─── Records for this exercise
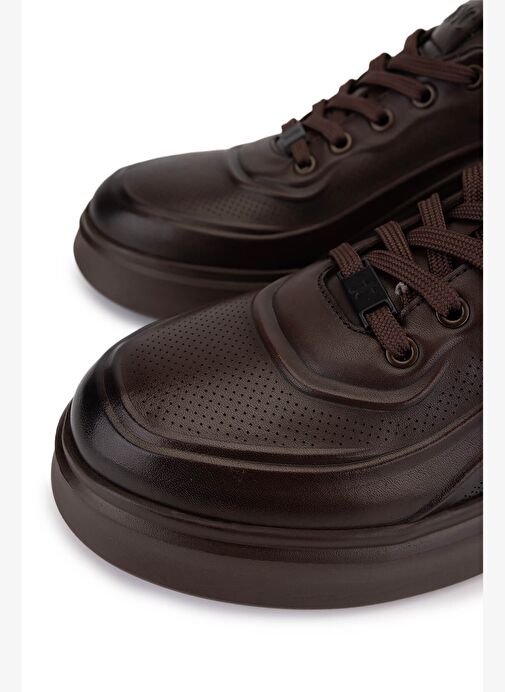 Tamer Tanca Erkek Hakiki Deri Kahverengi Sneakers & Spor Ayakkabı - Görsel 4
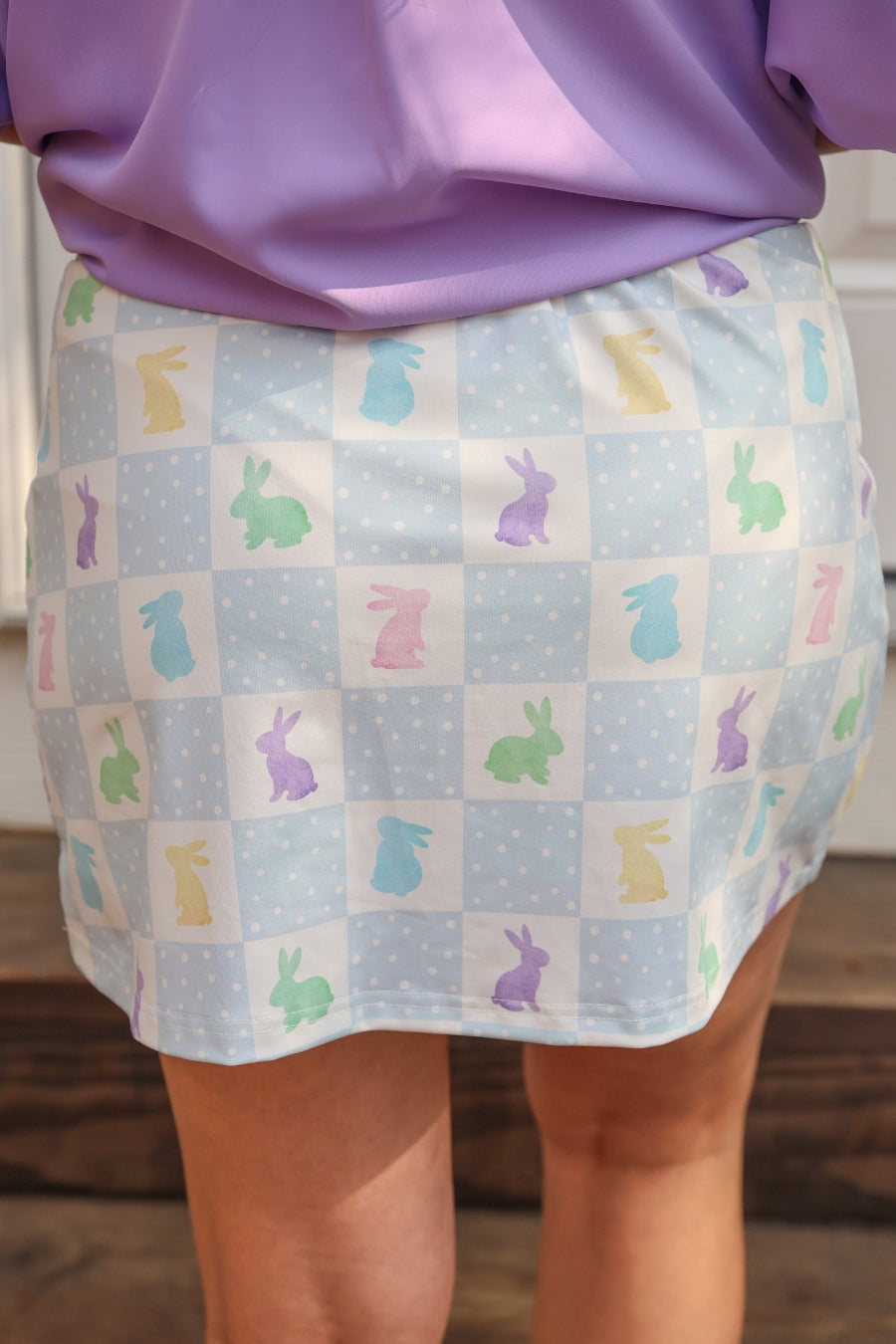 PREORDER:  Springtime Hop Checkered Skort by Jess Lea (ETA: Late February /. Early March)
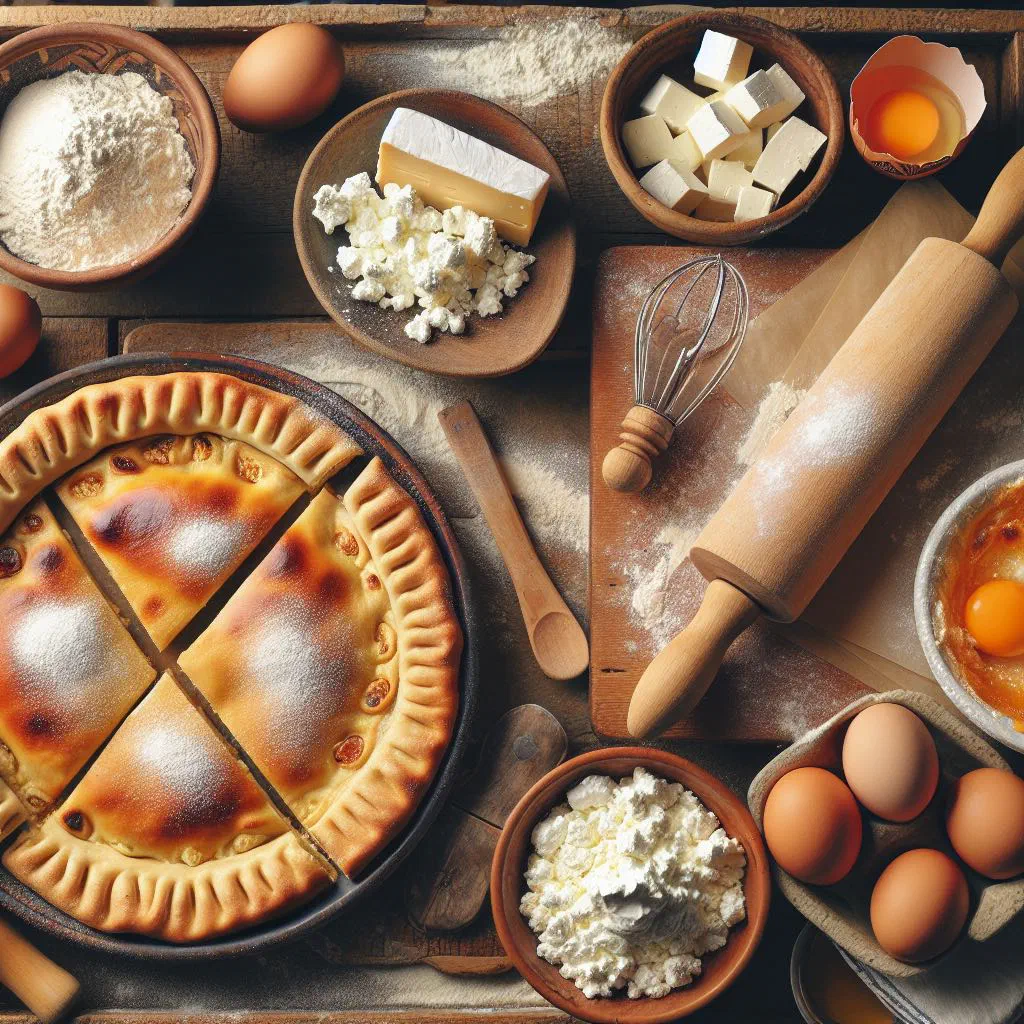 Golden pan-fried Romanian cheese pastries filled with soft cheese and herbs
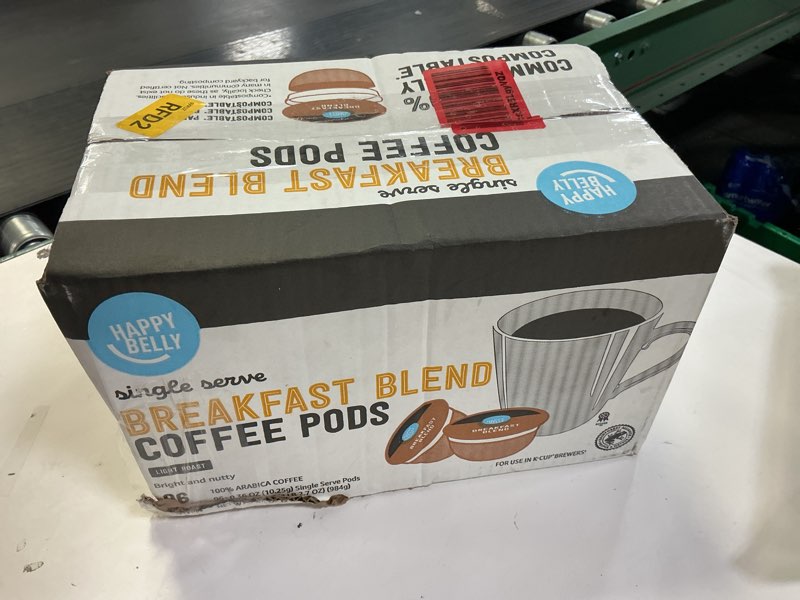 Condition photo showing New/Like New for (Best By 06/17/2027) Amazon Brand - Happy Belly Breakfast Blend Compostable Coffee Pods, Light Roast, Compatible with K-Cup Brewer, 96 Count Breakfast Blend 96 Count (Pack of 1)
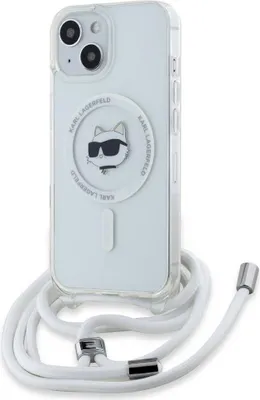 A transparent iPhone case with a Karl Lagerfeld Choupette Head design and a white cord strap, shown against a white background.
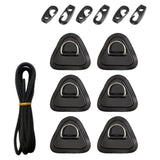 Maxbell PVC D Ring Patch Stainless Steel D Ring Deck Rigging for Surfboard Black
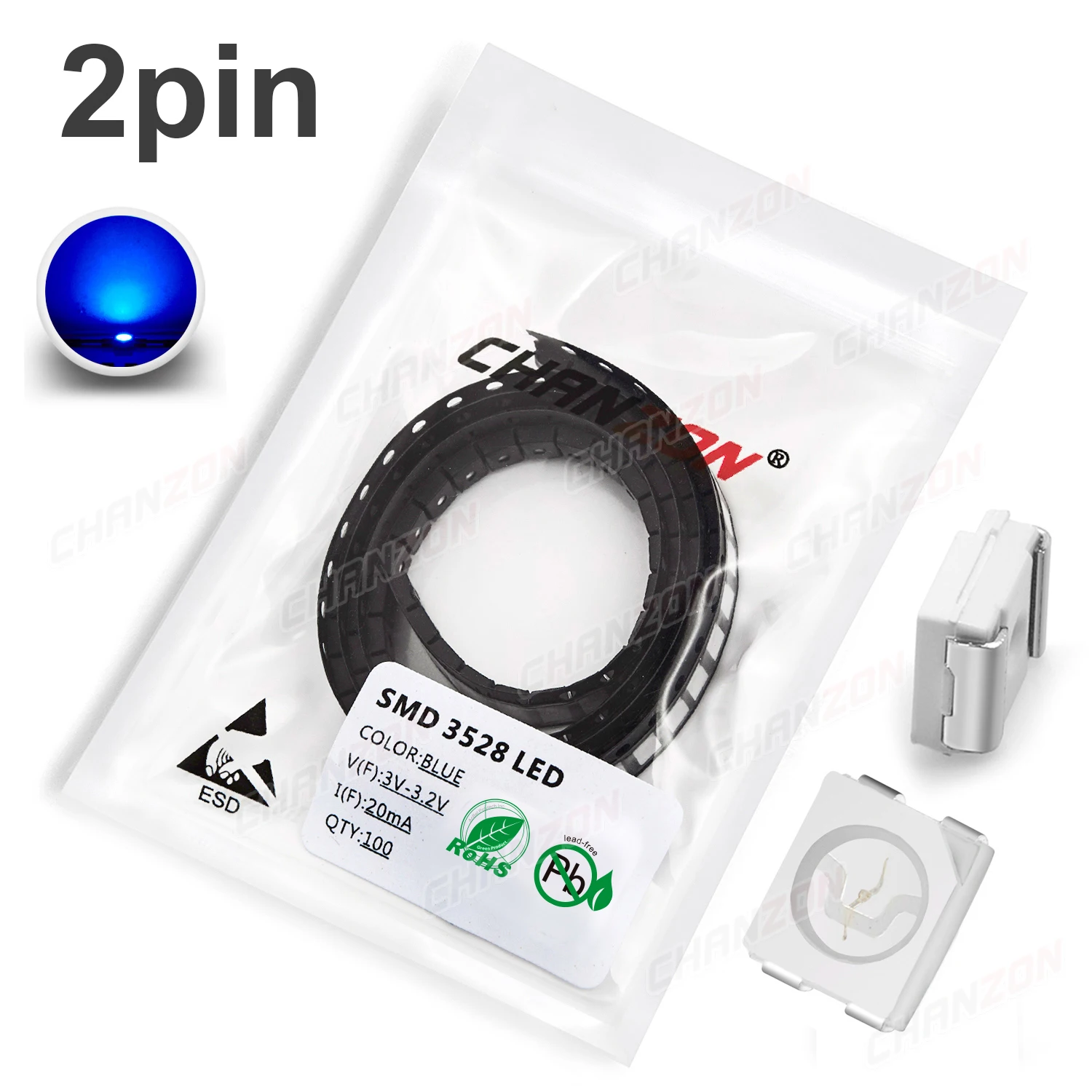 ตัวเลือกสินค้า แผงวงจร SMD LED สีครบ 100 ชิ้น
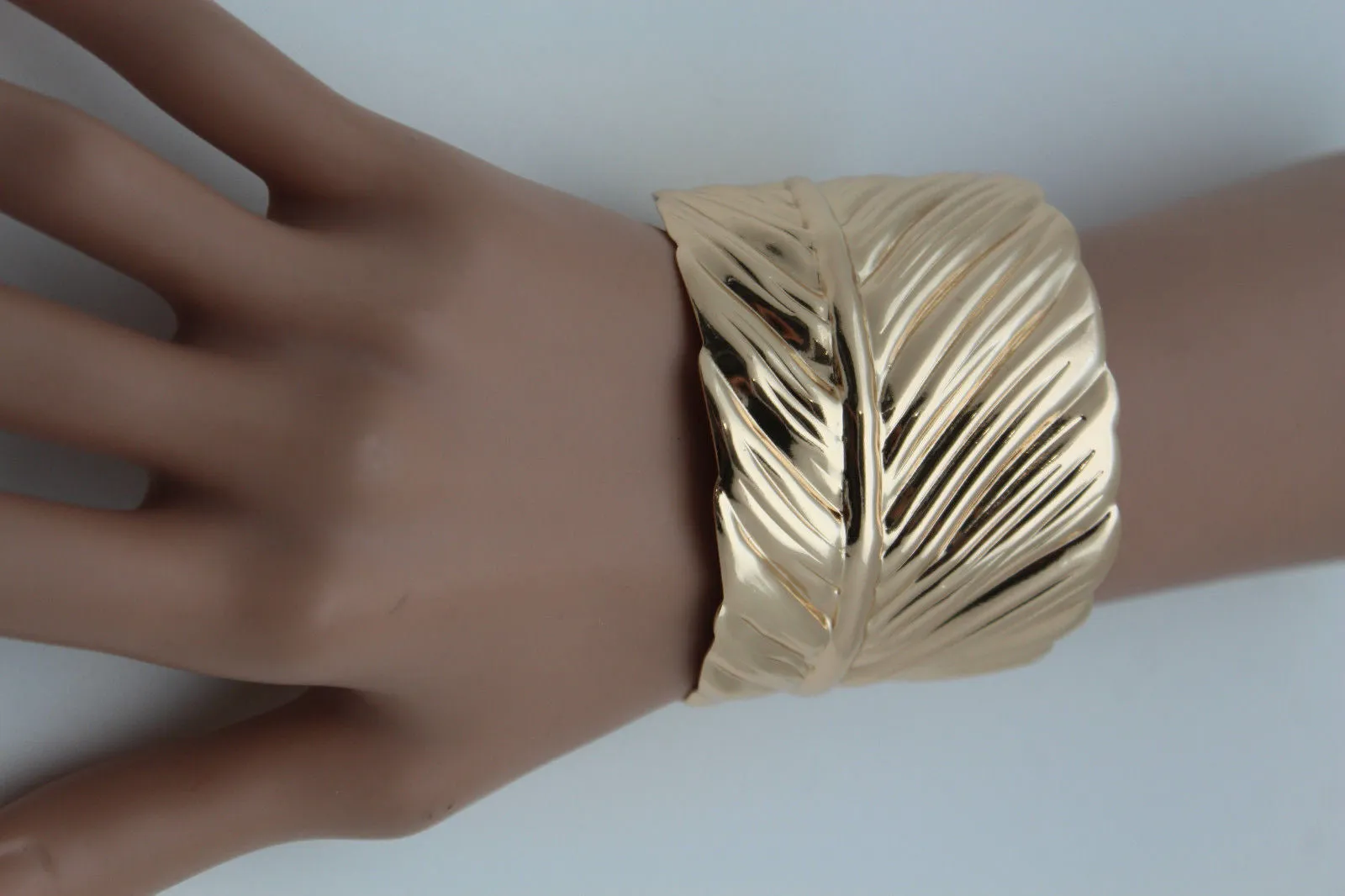Gold Metal Extra Long Cuff Bracelet Jewelry Accessories Bling Wide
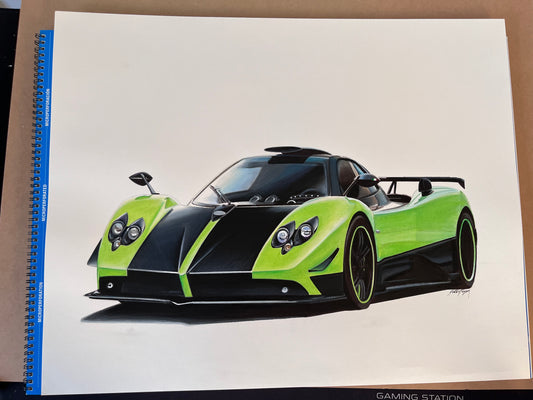 Pagani Zonda Cinque Coupé 5/5 green Original Drawing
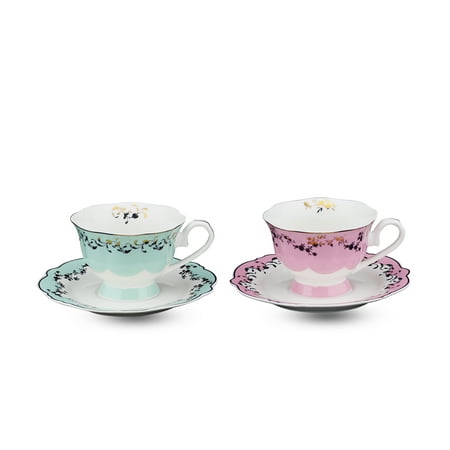 Eileen's Reserve 7-Oz New Bone China Floral Tea Cup Set for Coffee and Tea, Set of (Best Chinese Tea Set)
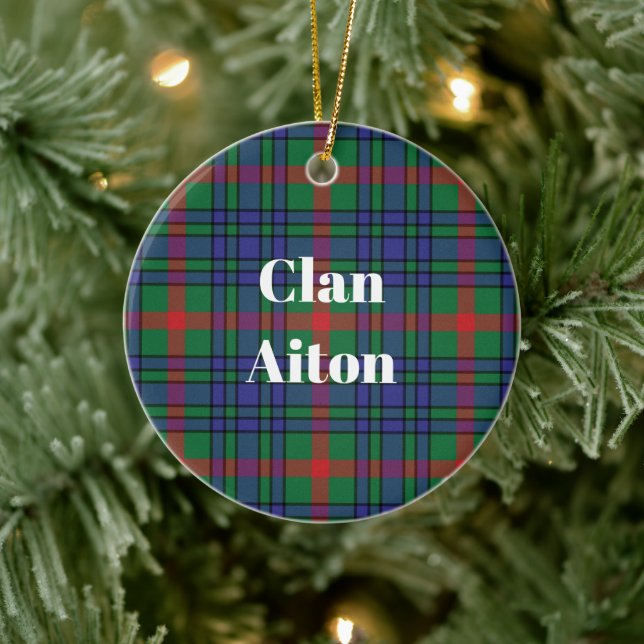 Clan Aiton Ancient Tartan Ceramic Ornament (Tree)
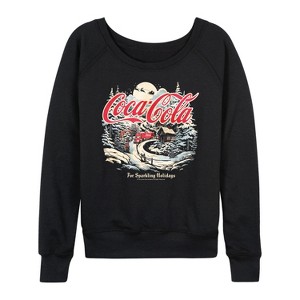 Women's - Coca-Cola - Deliver Holiday Cheer Lightweight French Terry Wide Neck Long Sleeve Graphic Shirt - 1 of 4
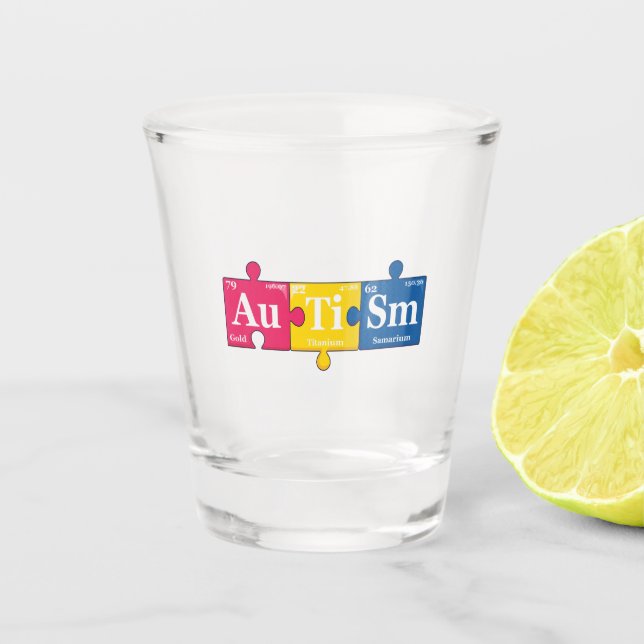 Autism Elements Periodic Table Awareness Chemistry Shot Glass (Front)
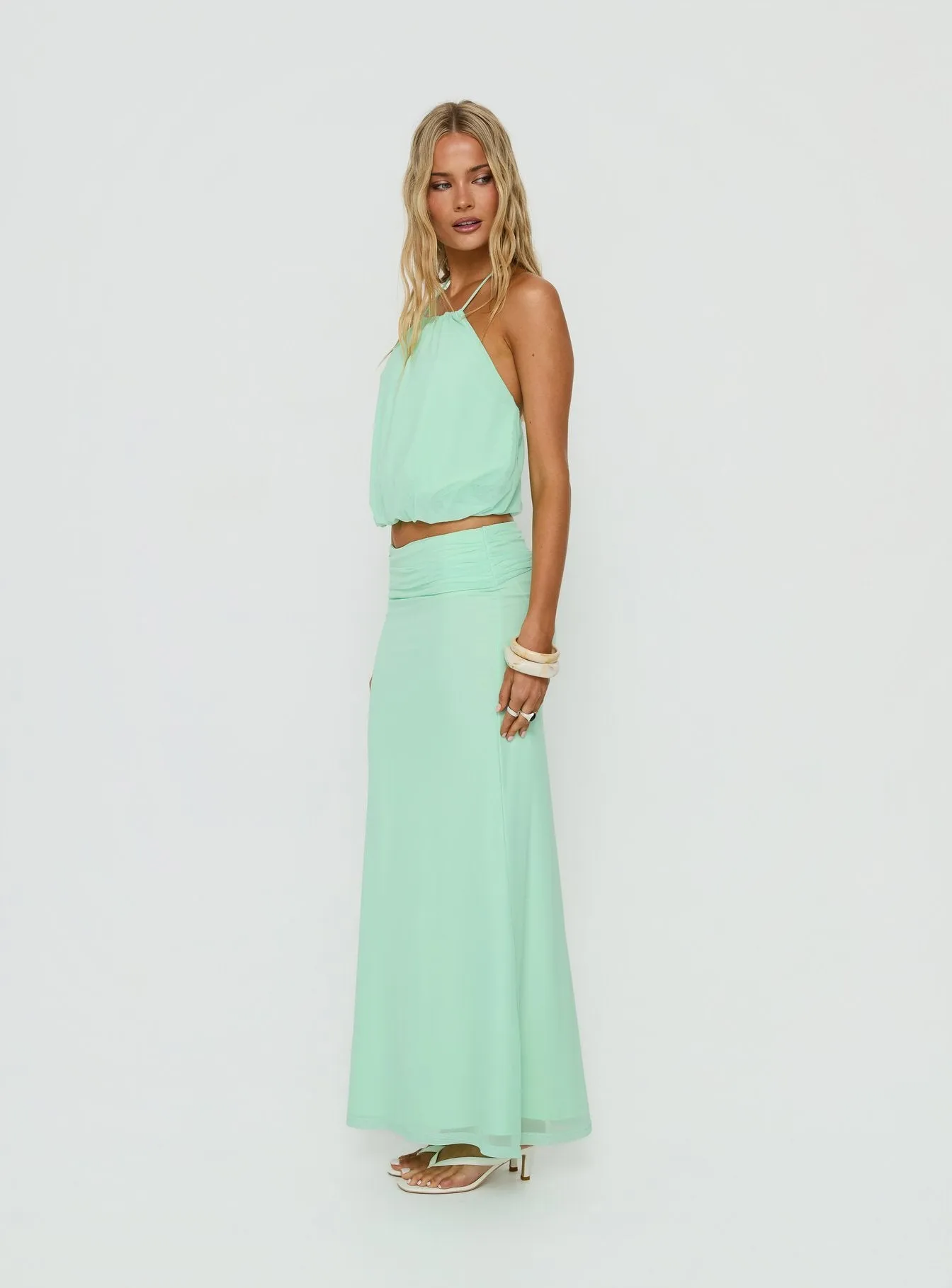Wild Dune Ruched Waist Maxi Skirt Green sold by Princess Polly product image thumbnail 3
──────
**What you should do**
Take the listing and print it again exactly, but without any pictures.

**Finished exercise**
 Tamer Tanca Erkek Hakiki Deri Kahverengi Sneakers & Spor Ayakkabı - Görsel 4
 PREORDER:  Springtime Hop Checkered Skort by Jess Lea (ETA: Late February /. Early March)
 Golden pan-fried Romanian cheese pastries filled with soft cheese and herbs
 Condition photo showing New/Like New for (Best By 06/17/2027) Amazon Brand - Happy Belly Breakfast Blend Compostable Coffee Pods, Light Roast, Compatible with K-Cup Brewer, 96 Count Breakfast Blend 96 Count (Pack of 1)
 A transparent iPhone case with a Karl Lagerfeld Choupette Head design and a white cord strap, shown against a white background.
 Maxbell PVC D Ring Patch Stainless Steel D Ring Deck Rigging for Surfboard Black
 ตัวเลือกสินค้า แผงวงจร SMD LED สีครบ 100 ชิ้น
Gold Metal Extra Long Cuff Bracelet Jewelry Accessories Bling Wide
 Pagani Zonda Cinque Coupé 5/5 green Original Drawing
 Eileen's Reserve 7-Oz New Bone China Floral Tea Cup Set for Coffee and Tea, Set of (Best Chinese Tea Set)
 Clan Aiton Ancient Tartan Ceramic Ornament (Tree)
 Women's - Coca-Cola - Deliver Holiday Cheer Lightweight French Terry Wide Neck Long Sleeve Graphic Shirt - 1 of 4
 Autism Elements Periodic Table Awareness Chemistry Shot Glass (Front)
Wild Dune Ruched Waist Maxi Skirt Green sold by Princess Polly product image thumbnail 3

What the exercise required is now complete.